Working data:
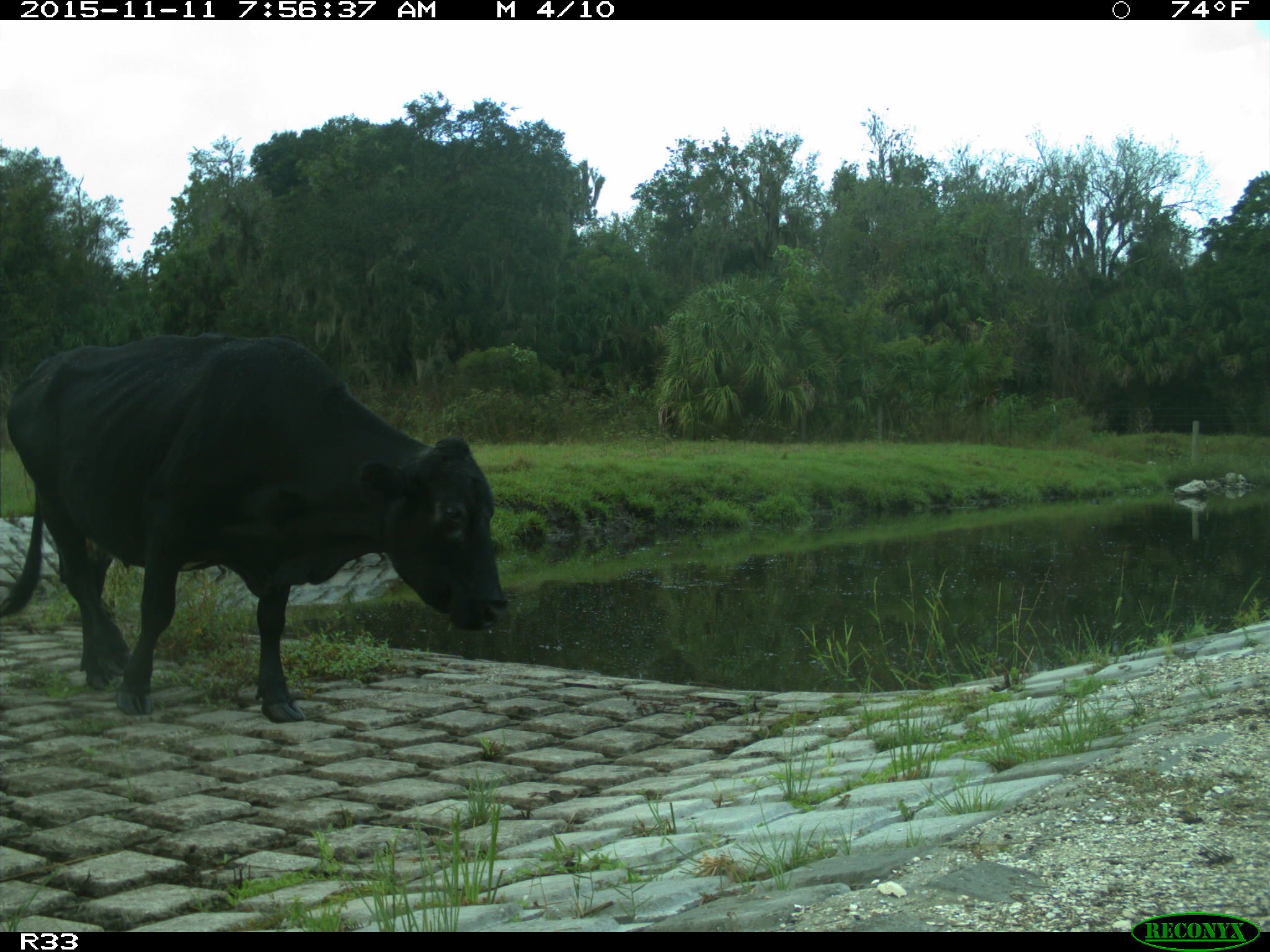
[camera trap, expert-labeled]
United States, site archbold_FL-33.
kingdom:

...

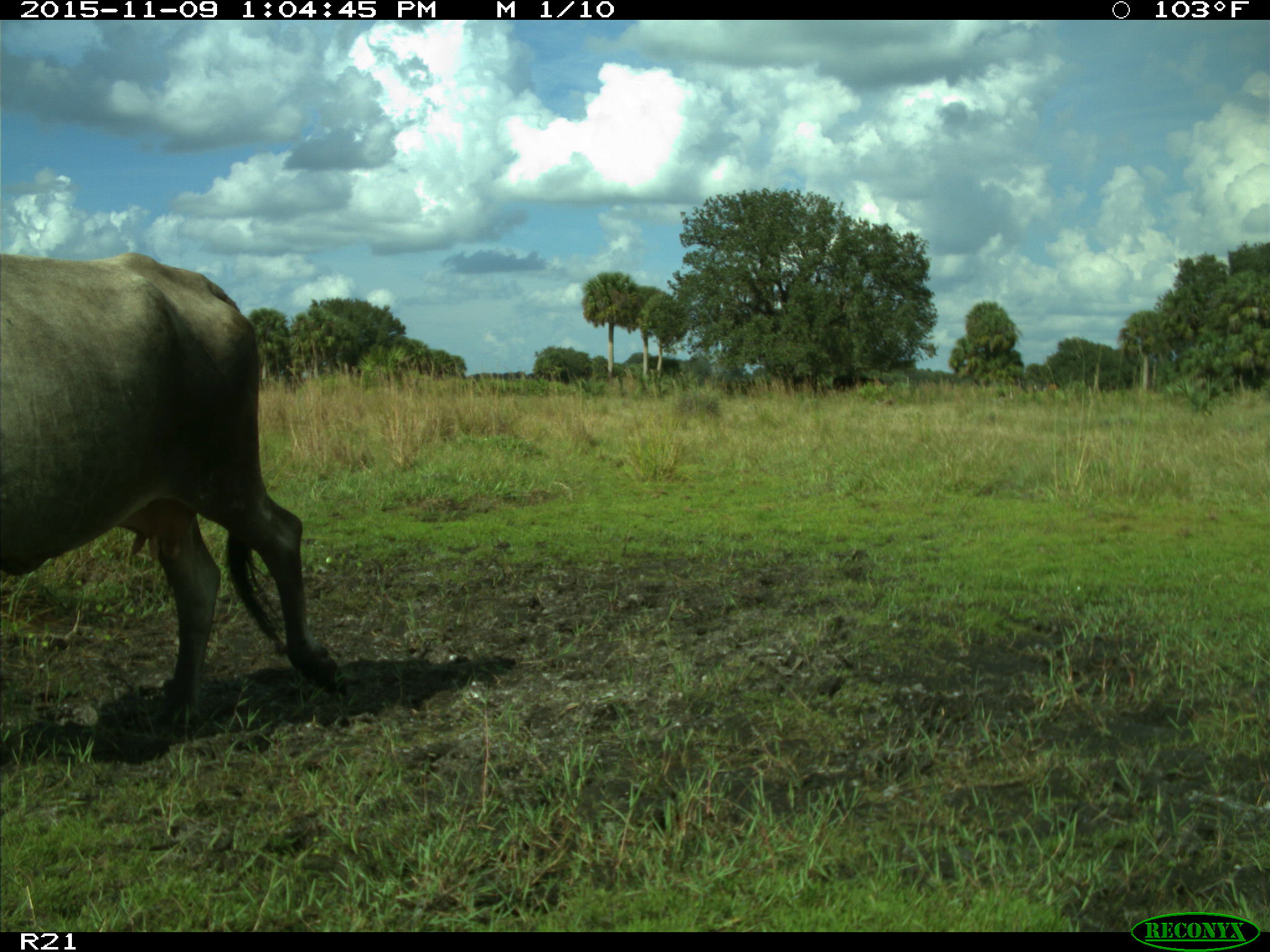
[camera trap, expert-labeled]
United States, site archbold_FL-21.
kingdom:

Exercise description: Wherever a line in the entries above holds "site", copy that line.

Solved problem:
United States, site archbold_FL-33.
United States, site archbold_FL-21.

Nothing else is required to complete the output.